Write out the entries below exactly, but only from the line containing "Словарь по английскому" through the line containing "- Eurovision 2011", and without the pictures.

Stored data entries
+-------+

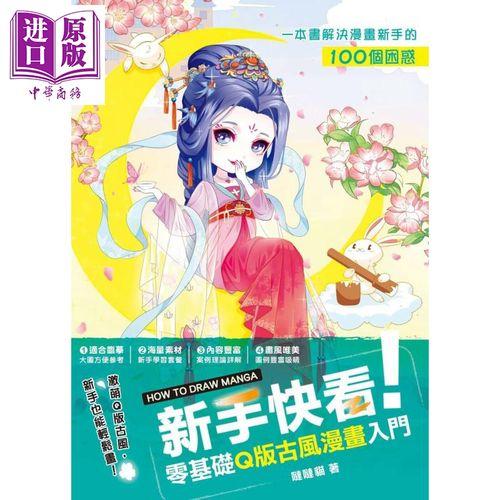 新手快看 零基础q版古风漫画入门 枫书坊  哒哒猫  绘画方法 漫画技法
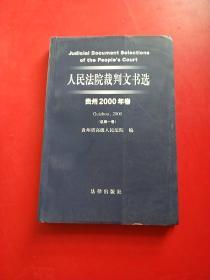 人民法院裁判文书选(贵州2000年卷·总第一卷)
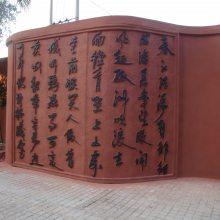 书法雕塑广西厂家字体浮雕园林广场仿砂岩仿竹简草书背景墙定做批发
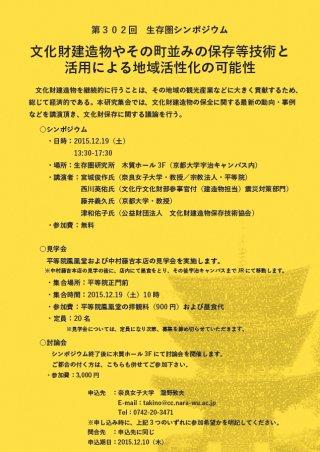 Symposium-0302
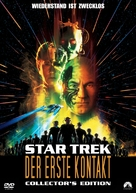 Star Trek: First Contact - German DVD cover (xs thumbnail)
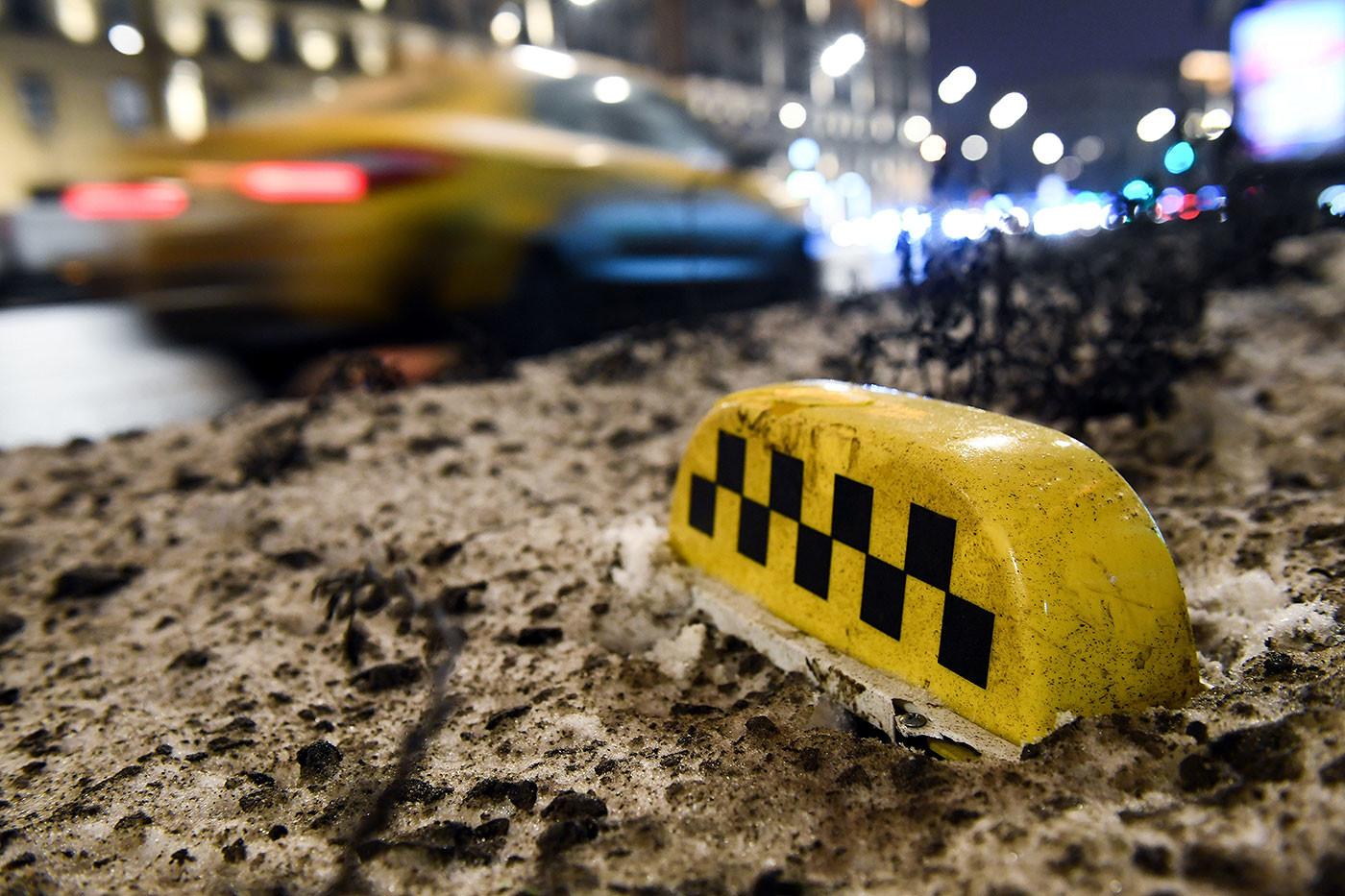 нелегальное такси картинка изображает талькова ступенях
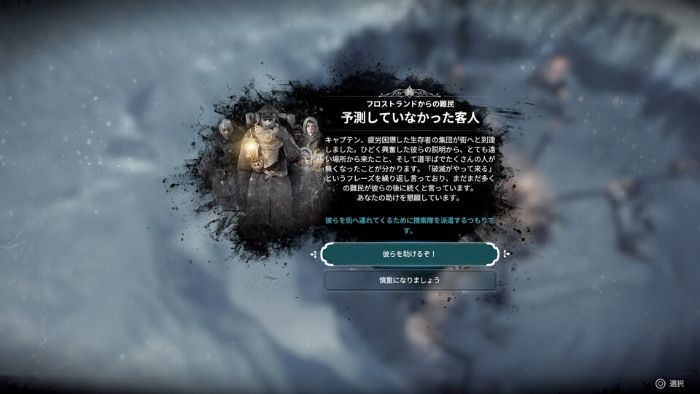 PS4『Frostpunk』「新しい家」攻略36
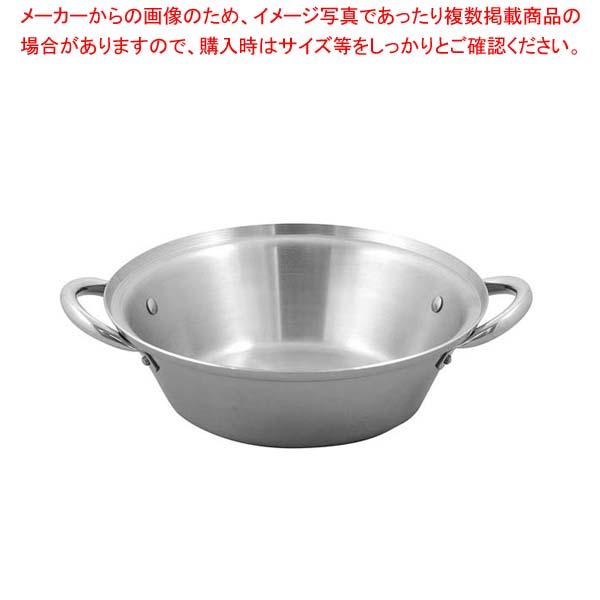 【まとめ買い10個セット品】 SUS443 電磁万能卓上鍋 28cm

+-------+

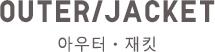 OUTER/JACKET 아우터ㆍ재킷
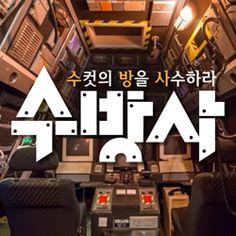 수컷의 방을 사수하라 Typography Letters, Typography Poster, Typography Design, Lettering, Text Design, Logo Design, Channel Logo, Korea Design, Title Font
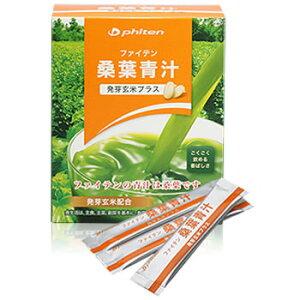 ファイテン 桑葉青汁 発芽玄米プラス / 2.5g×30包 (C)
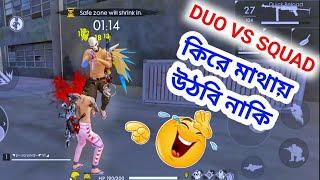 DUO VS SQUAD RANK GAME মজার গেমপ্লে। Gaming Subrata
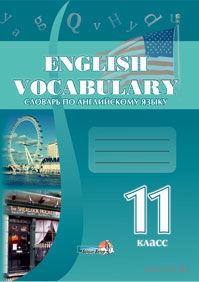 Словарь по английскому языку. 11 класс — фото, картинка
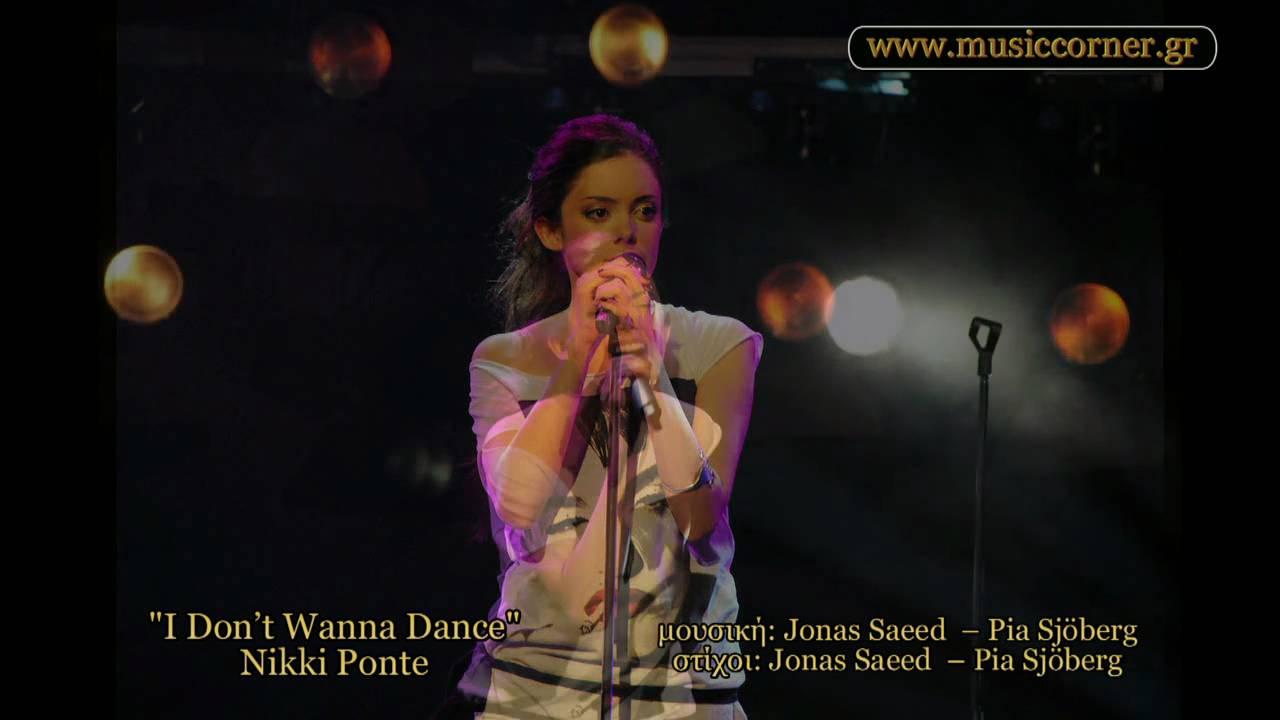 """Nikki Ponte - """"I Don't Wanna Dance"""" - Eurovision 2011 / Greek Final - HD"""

+-------+

Answer section:
 Словарь по английскому языку. 11 класс — фото, картинка
 """Nikki Ponte - """"I Don't Wanna Dance"""" - Eurovision 2011 / Greek Final - HD"""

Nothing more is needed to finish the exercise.